Data entries =>
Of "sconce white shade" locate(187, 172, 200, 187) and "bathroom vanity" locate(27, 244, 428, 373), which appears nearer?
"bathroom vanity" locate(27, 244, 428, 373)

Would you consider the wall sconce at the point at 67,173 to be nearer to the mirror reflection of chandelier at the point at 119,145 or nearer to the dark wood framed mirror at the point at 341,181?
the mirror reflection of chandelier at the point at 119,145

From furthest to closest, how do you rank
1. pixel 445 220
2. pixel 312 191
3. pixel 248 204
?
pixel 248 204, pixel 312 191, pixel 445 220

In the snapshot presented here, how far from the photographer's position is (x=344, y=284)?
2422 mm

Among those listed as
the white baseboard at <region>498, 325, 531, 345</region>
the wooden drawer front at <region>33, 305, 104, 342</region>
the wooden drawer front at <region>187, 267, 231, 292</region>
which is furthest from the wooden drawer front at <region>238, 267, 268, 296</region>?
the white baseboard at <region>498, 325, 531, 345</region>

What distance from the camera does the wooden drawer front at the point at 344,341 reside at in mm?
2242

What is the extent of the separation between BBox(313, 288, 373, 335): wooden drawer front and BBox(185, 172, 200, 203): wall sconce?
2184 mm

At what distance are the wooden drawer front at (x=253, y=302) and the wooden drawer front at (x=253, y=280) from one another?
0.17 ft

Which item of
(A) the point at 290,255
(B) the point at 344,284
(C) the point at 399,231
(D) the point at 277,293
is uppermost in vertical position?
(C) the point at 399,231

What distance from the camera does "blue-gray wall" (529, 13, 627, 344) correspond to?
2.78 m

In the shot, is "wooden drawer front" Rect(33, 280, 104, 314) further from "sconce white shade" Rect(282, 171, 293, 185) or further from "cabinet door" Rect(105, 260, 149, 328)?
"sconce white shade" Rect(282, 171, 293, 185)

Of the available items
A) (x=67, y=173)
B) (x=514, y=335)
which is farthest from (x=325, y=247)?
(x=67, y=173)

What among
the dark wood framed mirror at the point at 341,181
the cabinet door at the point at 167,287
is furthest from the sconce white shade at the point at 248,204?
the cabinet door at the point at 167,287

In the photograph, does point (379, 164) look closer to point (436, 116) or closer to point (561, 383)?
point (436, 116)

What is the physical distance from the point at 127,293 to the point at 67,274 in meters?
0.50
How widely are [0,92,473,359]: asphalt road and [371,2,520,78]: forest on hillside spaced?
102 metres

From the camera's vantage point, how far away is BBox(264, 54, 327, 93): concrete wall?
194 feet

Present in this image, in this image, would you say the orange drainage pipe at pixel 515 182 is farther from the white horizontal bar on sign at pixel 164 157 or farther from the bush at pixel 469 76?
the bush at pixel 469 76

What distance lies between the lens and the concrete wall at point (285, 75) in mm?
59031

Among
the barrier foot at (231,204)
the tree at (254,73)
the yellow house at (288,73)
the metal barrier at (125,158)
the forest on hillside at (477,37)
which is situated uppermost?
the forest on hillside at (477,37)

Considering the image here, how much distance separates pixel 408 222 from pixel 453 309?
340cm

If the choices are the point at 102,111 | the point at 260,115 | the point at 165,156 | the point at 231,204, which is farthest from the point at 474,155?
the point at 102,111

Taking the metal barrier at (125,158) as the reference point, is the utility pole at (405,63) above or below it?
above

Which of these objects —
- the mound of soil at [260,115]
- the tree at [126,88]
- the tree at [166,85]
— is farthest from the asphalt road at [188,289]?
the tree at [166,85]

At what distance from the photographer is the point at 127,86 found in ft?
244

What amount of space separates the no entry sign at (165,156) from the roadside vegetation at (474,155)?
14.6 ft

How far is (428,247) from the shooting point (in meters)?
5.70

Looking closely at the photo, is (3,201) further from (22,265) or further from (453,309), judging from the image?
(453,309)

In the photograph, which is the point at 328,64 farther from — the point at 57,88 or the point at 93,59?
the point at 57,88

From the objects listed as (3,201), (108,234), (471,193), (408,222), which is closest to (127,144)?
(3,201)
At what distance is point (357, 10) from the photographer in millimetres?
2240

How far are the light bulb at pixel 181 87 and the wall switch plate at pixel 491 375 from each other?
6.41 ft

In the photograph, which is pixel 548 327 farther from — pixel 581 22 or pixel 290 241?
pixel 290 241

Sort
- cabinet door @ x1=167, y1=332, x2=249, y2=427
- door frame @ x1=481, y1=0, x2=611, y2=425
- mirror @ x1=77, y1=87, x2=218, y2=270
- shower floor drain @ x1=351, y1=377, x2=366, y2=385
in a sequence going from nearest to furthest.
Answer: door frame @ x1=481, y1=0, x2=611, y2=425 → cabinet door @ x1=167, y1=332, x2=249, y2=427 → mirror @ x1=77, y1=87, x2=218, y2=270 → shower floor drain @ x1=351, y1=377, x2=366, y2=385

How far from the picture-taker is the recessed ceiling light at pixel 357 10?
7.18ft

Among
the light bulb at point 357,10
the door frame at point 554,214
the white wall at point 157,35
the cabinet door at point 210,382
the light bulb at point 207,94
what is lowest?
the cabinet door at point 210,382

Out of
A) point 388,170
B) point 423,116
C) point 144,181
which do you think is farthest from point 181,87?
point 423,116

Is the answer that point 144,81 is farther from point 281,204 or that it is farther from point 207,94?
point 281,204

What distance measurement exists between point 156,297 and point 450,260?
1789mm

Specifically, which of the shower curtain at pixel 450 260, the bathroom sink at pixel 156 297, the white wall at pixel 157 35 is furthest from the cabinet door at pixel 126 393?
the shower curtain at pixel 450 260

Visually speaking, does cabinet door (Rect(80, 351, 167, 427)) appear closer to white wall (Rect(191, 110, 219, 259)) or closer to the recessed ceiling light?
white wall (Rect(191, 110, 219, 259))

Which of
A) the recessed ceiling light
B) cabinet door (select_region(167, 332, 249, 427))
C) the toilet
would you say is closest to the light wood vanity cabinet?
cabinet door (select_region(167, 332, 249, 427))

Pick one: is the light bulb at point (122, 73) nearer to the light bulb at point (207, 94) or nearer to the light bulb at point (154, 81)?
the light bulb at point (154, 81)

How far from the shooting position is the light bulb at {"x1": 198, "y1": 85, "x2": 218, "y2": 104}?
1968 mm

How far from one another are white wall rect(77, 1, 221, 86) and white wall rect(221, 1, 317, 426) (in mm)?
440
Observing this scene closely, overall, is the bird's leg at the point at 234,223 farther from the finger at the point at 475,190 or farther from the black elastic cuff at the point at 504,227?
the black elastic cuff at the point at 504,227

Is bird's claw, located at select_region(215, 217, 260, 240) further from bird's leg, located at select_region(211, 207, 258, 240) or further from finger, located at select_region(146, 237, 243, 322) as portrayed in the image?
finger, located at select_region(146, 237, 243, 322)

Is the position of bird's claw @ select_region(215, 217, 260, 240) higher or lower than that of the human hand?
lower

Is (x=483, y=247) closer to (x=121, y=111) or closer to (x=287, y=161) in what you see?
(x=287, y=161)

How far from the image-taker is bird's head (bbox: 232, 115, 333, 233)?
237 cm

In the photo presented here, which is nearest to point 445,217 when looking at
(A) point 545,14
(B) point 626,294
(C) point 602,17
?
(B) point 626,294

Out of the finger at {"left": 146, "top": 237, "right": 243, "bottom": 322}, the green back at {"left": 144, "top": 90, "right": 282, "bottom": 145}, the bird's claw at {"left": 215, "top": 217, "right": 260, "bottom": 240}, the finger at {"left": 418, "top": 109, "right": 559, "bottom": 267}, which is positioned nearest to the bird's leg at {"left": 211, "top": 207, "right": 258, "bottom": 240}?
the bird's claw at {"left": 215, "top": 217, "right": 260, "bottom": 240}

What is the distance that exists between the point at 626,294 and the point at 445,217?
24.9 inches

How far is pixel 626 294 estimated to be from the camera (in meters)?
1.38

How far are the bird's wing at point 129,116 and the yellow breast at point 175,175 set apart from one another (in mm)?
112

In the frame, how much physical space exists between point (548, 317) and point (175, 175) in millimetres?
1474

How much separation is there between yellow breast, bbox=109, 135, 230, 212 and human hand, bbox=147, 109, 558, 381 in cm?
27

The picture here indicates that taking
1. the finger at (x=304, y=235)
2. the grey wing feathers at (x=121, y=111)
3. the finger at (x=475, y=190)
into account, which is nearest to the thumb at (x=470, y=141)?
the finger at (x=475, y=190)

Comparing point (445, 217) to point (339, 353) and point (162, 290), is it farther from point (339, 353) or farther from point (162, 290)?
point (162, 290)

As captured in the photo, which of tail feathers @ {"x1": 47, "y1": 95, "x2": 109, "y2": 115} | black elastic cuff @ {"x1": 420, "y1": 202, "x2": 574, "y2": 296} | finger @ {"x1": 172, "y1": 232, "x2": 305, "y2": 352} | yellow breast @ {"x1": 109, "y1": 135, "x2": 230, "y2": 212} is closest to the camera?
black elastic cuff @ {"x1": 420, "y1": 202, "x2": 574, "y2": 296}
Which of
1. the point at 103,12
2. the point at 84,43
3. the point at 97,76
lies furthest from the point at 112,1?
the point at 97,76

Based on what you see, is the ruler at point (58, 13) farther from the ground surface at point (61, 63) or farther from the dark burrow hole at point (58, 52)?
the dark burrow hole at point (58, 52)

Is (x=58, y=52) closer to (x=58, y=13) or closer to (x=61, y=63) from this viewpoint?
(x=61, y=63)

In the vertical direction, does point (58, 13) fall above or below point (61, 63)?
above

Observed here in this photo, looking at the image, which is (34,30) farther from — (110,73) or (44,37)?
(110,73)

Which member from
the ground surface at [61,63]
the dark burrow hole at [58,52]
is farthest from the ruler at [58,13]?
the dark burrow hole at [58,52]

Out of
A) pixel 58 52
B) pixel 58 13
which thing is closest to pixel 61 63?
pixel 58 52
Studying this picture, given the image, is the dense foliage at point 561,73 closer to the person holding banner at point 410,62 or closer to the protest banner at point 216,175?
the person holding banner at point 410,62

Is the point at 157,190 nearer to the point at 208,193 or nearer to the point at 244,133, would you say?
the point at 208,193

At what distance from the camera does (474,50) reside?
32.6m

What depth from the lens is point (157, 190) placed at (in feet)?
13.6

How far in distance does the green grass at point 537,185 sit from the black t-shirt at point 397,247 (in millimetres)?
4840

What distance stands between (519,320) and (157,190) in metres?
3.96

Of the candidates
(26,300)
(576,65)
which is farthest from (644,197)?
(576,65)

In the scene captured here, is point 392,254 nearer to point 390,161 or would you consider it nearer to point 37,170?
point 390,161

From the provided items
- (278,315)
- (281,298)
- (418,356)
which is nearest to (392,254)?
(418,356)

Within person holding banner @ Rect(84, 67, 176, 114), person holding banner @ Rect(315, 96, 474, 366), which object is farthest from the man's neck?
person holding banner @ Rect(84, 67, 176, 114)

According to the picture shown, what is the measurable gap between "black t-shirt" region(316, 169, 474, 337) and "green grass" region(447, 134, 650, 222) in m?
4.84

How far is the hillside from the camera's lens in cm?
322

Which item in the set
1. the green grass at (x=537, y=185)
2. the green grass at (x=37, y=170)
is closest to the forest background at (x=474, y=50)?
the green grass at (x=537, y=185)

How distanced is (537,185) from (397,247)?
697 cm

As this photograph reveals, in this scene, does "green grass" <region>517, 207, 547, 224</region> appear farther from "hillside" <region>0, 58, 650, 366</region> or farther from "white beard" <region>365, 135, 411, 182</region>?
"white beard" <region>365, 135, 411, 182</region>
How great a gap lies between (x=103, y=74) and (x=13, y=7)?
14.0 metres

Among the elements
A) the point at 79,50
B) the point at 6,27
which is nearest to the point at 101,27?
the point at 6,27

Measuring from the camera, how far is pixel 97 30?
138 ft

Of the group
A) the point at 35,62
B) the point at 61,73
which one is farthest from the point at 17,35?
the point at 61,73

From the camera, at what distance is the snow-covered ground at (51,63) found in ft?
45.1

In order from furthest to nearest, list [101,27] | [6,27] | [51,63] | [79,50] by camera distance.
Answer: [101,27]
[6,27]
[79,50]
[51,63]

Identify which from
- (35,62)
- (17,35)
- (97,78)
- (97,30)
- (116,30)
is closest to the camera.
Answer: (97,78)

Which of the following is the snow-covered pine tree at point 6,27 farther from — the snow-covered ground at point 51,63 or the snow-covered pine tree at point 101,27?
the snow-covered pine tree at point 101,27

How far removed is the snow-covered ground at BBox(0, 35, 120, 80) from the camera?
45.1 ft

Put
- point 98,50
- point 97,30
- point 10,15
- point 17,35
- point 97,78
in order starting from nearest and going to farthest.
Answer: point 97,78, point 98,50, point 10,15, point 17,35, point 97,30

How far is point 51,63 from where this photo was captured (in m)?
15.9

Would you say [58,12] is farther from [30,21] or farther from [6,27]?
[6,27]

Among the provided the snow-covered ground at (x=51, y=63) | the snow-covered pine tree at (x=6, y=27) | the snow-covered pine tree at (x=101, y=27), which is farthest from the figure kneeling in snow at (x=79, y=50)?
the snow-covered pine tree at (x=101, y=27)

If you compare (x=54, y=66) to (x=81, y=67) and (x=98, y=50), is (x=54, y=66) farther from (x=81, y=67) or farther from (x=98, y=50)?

Your task =>
Rewrite the part of the records that opens with the line containing "Out of the finger" and closes with the line containing "24.9 inches", replacing "distance" with "separation" and leaving all else unchanged.

Response for this exercise =>
Out of the finger at {"left": 146, "top": 237, "right": 243, "bottom": 322}, the green back at {"left": 144, "top": 90, "right": 282, "bottom": 145}, the bird's claw at {"left": 215, "top": 217, "right": 260, "bottom": 240}, the finger at {"left": 418, "top": 109, "right": 559, "bottom": 267}, which is positioned nearest to the bird's leg at {"left": 211, "top": 207, "right": 258, "bottom": 240}?
the bird's claw at {"left": 215, "top": 217, "right": 260, "bottom": 240}

What is the separation that exists between the point at 626,294 and the point at 445,217?
24.9 inches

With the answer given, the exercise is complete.